Thoughts for the Weekend #13

ITEM: For some reason I’ve been binge eating this last week. Freudians credit excessive eating as a substitute for sex, and if that theory holds water and I carry on at this rate, by the end of the month I’ll have gorged my way back to virginity.

Actually, I think I’m in mourning for summer. All the symptoms are in place – binge eating as a way to store body fat for the winter months ahead combined with an irrational desire to clout up side the head anyone who uses the word ‘autumnal’.

ITEM: A couple of nights back I read a novel by Richard Laymon and, being honest here, I’ve read rather a lot of Richard Laymon books over the years (I never claimed to not be shallow). One of the staples of his fiction is horny teenagers, boys and girls whose raging hormones are forever giving them the hots for insignificant others, and yeah, though it’s been a very long time since I was teenager, from memory that was pretty much situation normal at that age, though I don’t recall ever going quite as far as the character in the book I just read, who gets warm and tingly feelings while staring at the scantily clad mannequin of a murder victim.

Different strokes, I guess.

And, as a side issue, despite all this hormonal raging, I can’t remember a character in a Laymon book ever displaying the slightest interest in pornography, or taking matters in hand (euphemism), which seems unusual. They obviously need a stern talking to from Betty Dodson.

ITEM: I have sent The Imaginary Girlfriend a birthday card with the inscription ‘as sexy at 60 as you were at 16’. Of course this could be taken in one of two ways. I like to live dangerously.

I first met TIG in the early 70s, when I was a teenager with raging hormones, and she often assures me that back then she used to wear hot pants and mini-skirts that were little better than belts, but I have no recollection of any of this. Obviously even then I loved her for her mind.

ITEM: A while back I mooted the possibility that, now David Tennant is playing Peter Vincent in the Fright Night remake, my Inbox would be flooded with google alerts. Apart from a few early messages this hasn’t happened, for which I’m grateful. And yet, thanks to the vagaries of google and the internet, today I am in a position to give you the cinema listings for The Ritz in Burnham-on-Sea. If you need to know, just ask.

ITEM: Much of this week was spent sorting out and listing my vinyl record collection, as I’ve decided I really do need to dispose of them, as I never play any and they’re only taking up space which could be taken up with books I won’t read. In many ways it was a voyage of self-discovery, bringing back memories, fond and otherwise, such as the time I lent a work colleague a couple of Leonard Cohen albums and enclosed the phone number of the local branch of the Samaritans as a precautionary measure, or an afternoon spent playing chess with a mate while listening to the entire discography of Yes, or the time I rushed home to play the new Barclay James Harvest release and was listening to a track called ‘Life is for Living’, idly checking the pages of the local paper as I did so (something I almost never do) only to discover, in one of those horrid moments of synchronicity that should rightfully be the preserve of fiction, that somebody I knew casually had committed suicide (and a few days before I’d heard her telling everyone how she wasn’t upset by the break up with her boyfriend). Record collections are palaces of memory, but we’re living in a republican age and all the palaces have to be knocked down or converted into museums.

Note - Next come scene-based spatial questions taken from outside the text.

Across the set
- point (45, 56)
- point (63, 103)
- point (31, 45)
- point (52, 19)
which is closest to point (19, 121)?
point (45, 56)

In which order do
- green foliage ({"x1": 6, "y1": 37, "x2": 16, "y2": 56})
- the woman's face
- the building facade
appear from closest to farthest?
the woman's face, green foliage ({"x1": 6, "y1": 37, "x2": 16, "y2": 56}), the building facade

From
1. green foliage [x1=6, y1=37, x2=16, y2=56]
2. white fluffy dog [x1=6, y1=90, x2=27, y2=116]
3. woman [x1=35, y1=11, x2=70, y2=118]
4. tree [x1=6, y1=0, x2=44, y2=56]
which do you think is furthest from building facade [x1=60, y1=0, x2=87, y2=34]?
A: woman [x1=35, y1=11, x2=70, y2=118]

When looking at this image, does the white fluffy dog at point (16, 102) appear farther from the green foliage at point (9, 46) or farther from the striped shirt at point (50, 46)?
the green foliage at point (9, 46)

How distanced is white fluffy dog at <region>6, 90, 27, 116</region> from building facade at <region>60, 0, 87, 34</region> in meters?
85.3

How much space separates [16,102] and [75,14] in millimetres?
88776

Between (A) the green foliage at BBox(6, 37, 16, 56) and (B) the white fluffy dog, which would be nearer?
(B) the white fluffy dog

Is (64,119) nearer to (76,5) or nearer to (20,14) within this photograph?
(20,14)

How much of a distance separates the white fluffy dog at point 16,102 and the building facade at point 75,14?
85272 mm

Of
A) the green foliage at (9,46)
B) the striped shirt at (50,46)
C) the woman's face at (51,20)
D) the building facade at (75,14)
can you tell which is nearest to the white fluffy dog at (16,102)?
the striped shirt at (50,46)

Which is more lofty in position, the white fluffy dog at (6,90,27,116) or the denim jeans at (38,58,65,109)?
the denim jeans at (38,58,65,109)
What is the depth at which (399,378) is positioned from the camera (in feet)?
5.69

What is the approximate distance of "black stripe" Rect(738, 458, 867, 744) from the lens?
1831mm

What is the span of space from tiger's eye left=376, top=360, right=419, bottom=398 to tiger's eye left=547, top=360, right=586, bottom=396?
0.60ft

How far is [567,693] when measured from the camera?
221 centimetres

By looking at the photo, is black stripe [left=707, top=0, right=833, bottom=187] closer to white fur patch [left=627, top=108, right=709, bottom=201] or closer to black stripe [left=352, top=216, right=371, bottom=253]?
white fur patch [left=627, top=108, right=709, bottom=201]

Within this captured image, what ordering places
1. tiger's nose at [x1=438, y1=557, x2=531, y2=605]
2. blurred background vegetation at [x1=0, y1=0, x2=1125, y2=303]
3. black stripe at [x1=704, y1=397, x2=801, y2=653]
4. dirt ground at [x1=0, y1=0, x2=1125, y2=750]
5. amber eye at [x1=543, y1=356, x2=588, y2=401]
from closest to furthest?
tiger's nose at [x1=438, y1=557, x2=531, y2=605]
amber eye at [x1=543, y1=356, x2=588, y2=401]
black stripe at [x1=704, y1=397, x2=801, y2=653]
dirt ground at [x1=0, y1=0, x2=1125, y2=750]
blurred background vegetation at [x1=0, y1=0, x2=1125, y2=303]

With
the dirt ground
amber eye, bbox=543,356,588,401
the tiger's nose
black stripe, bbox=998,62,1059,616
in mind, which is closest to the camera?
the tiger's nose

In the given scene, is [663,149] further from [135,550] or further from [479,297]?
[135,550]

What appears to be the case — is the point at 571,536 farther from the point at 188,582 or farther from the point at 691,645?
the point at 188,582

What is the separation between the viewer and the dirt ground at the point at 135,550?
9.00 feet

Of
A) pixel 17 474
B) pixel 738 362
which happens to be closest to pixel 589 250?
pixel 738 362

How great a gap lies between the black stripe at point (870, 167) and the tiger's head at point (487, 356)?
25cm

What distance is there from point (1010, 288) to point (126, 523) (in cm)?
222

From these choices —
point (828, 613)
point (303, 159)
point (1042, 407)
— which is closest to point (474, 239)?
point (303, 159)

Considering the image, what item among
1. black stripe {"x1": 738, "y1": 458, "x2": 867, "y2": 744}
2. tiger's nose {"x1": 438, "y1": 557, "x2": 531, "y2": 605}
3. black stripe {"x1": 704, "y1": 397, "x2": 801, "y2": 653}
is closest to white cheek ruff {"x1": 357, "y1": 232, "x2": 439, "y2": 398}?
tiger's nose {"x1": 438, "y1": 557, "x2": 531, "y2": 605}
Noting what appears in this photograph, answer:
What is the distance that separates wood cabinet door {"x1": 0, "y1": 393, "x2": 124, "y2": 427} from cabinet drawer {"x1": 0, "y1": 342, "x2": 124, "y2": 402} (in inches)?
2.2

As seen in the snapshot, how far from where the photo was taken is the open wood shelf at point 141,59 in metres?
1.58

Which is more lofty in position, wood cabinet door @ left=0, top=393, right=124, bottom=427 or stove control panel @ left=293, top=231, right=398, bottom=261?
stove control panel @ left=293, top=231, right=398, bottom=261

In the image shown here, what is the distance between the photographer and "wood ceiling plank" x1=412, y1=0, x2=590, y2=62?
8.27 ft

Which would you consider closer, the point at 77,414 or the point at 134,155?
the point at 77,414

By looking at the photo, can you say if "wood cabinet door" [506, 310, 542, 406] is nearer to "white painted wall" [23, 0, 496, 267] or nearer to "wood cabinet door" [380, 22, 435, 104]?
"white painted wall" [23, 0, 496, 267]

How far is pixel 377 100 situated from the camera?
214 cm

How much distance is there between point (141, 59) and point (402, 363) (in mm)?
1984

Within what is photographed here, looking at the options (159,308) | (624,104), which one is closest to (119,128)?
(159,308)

I am however mortified to discover that I once bought The Very Best of Leo Sayer (what was I thinking?).

And RB, if by any chance you’re reading this, it’s been over fifteen years. It’s about time you brought my Pink Floyd album back.

ITEM: I’ve seen many arguments in favour of e-readers, and most of them make sense, but even allowing for the idea that it may be slightly tongue in cheek, I find the reasoning behind the Solaris Read Anything campaign to be highly dubious.

Here we are, with Margaret Atwood finally ready to admit that maybe, just maybe, she might have penned the odd SFnal ditty in her time, and a major UK publisher of SF/F/H is pushing e-readers on the basis that it empowers genre readers to stay in the closet.

Bollocks to that.

I’ll read what I want, and anyone who doesn’t like it can just stay out of my face. What we need is not mealy mouthed equivocation about reading choices but a Genre Pride Campaign.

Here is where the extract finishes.